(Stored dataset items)
= = = = = = =
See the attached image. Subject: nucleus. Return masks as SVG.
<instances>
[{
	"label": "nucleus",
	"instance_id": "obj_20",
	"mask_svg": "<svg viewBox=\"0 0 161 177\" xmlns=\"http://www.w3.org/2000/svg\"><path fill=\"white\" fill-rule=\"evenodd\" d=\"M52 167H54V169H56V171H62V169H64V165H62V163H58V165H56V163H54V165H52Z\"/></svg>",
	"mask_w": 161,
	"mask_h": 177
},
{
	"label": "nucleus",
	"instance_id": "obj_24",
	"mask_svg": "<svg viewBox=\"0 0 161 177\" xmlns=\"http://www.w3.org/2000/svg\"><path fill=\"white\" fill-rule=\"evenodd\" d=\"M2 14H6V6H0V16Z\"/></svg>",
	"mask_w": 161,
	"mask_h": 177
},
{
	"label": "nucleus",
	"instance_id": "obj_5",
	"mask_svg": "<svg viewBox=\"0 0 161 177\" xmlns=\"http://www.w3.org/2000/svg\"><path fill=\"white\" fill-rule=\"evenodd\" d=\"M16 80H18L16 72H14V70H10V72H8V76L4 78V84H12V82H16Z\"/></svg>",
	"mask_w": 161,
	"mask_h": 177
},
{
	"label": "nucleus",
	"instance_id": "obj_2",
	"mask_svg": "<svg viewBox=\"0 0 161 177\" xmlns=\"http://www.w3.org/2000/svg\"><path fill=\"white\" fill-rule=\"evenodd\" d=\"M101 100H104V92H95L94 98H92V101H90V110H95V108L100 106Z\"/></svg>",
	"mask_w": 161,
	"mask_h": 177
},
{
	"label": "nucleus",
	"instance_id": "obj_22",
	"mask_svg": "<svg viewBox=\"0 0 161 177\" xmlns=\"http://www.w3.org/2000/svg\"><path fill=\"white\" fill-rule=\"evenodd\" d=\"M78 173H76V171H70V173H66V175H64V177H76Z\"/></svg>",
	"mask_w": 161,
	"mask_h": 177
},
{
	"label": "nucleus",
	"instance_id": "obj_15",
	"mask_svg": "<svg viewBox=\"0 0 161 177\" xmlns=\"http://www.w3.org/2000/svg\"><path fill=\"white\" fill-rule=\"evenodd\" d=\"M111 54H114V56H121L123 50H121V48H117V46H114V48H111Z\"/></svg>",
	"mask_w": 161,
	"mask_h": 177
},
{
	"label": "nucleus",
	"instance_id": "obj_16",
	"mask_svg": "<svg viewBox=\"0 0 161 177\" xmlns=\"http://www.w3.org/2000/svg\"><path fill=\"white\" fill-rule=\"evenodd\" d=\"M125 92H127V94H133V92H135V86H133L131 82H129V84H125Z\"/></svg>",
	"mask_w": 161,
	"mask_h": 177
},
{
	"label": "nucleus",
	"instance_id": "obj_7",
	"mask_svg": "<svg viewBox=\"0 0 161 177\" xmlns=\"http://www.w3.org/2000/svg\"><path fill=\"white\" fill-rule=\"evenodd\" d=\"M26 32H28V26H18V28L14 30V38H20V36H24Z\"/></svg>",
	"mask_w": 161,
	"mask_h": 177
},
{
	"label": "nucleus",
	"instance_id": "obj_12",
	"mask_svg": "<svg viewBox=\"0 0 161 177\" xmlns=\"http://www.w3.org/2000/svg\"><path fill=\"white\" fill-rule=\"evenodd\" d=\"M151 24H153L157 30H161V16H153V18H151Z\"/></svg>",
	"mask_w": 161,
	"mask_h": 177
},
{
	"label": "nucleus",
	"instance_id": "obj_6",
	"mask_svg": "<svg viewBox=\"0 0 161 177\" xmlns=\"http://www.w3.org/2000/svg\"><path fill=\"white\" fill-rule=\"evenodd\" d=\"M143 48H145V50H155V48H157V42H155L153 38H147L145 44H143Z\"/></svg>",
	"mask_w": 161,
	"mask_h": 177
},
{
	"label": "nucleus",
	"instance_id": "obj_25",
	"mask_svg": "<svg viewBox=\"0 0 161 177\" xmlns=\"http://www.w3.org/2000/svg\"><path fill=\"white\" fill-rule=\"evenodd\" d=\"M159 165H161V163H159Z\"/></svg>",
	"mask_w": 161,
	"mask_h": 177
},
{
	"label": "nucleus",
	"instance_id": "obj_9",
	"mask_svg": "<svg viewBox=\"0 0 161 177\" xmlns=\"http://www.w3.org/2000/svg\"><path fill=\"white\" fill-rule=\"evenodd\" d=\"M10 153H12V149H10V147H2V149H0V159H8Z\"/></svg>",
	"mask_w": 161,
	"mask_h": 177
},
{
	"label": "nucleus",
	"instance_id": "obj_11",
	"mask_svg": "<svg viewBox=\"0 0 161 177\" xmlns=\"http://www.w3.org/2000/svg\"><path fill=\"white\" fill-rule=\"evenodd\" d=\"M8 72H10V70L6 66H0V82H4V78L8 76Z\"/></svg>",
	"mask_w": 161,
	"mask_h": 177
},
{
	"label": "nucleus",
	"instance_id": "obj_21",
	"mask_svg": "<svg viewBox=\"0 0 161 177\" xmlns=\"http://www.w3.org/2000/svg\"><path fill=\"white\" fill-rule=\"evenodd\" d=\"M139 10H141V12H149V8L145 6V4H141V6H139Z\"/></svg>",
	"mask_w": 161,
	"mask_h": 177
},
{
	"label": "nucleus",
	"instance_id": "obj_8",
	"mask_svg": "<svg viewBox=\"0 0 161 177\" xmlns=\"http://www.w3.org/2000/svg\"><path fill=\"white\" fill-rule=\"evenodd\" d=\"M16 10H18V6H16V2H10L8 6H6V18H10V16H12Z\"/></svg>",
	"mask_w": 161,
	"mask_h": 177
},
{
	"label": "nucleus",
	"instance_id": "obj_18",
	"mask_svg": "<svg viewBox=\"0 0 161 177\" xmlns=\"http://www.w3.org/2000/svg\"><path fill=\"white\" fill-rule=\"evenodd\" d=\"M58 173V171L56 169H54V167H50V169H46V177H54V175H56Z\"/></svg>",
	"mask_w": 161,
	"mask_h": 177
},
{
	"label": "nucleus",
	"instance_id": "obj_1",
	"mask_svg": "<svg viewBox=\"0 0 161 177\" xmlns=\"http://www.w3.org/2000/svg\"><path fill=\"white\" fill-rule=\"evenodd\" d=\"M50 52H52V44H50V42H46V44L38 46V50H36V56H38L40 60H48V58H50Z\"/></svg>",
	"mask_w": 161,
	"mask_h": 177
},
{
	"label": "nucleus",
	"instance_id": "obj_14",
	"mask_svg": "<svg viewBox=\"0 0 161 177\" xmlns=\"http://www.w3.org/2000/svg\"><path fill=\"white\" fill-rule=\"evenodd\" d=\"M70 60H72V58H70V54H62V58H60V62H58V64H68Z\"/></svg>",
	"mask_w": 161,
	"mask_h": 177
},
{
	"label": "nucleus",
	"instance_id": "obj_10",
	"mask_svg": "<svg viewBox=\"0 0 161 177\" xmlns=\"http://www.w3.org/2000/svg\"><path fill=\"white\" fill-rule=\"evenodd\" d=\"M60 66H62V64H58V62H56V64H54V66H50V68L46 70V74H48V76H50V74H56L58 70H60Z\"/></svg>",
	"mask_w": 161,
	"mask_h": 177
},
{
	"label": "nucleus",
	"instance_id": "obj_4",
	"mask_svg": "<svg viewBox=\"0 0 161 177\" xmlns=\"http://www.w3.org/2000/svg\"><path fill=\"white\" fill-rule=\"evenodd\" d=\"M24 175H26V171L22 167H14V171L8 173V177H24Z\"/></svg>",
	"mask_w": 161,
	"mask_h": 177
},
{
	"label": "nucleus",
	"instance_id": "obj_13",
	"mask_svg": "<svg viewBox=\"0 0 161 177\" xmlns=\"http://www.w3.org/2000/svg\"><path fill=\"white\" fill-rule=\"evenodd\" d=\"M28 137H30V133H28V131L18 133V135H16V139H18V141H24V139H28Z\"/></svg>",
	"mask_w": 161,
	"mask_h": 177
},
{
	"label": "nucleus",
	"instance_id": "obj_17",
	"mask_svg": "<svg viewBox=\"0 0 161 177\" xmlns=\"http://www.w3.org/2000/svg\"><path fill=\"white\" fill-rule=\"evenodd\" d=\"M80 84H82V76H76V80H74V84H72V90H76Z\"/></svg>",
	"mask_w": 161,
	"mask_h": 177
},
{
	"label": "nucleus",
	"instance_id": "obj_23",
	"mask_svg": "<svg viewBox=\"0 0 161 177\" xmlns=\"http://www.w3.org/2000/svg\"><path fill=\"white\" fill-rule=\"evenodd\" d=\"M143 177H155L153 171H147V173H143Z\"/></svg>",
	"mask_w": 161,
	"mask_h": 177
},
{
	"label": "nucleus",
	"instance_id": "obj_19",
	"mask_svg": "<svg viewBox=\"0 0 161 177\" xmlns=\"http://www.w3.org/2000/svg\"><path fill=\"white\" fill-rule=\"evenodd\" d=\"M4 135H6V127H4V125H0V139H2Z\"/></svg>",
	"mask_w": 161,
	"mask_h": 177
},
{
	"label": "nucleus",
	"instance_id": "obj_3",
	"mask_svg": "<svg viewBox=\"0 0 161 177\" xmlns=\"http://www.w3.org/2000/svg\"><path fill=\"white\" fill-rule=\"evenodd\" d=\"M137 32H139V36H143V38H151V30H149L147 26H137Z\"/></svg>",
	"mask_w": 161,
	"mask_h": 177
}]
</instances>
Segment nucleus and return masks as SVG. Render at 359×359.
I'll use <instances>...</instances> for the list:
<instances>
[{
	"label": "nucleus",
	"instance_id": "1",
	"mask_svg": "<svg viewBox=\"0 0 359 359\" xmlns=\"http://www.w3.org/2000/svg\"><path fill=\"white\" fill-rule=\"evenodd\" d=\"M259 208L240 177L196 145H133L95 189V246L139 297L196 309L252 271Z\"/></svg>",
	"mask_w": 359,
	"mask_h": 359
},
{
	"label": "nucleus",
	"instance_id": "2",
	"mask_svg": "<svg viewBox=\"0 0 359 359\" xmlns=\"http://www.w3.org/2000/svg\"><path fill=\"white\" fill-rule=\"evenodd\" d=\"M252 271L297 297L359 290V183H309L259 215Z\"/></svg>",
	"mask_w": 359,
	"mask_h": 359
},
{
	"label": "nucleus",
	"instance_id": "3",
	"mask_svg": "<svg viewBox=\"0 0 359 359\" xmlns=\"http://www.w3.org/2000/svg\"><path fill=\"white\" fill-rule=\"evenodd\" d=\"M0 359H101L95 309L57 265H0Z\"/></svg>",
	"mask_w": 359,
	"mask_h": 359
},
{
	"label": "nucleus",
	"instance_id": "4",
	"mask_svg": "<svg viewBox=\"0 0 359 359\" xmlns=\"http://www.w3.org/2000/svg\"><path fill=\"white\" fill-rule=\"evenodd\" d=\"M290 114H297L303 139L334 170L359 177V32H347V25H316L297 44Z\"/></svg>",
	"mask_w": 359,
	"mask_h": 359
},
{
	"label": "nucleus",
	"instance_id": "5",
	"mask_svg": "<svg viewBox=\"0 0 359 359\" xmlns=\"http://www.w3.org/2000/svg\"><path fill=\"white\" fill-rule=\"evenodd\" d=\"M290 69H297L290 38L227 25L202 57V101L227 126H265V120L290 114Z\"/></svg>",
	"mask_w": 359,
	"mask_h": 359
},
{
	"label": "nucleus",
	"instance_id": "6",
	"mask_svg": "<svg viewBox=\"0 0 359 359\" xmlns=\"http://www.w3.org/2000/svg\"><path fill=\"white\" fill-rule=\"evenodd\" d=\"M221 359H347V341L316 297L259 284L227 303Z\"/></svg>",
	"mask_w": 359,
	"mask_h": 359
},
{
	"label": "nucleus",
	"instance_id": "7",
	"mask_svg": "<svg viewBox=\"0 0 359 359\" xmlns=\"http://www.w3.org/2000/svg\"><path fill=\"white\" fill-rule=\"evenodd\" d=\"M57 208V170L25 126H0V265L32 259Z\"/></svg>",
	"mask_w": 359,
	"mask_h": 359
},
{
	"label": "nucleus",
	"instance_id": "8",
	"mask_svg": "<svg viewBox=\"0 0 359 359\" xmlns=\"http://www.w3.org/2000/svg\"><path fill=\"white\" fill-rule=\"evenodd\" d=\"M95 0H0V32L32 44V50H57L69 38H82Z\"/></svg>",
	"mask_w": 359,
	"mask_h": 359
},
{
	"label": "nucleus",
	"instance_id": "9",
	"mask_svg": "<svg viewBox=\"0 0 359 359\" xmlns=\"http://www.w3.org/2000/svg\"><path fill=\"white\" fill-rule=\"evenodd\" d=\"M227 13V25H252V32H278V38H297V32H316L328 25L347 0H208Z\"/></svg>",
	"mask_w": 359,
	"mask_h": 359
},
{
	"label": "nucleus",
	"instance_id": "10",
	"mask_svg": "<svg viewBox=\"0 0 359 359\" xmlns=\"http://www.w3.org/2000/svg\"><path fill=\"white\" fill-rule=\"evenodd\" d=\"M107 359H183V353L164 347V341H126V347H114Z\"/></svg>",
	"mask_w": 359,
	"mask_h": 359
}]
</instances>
= = = = = = =
WRITTEN PROBLEM
Count the lines of the rows above that contain the string "masks", treating case as significant. Reply with the number only.

TASK RESULT
2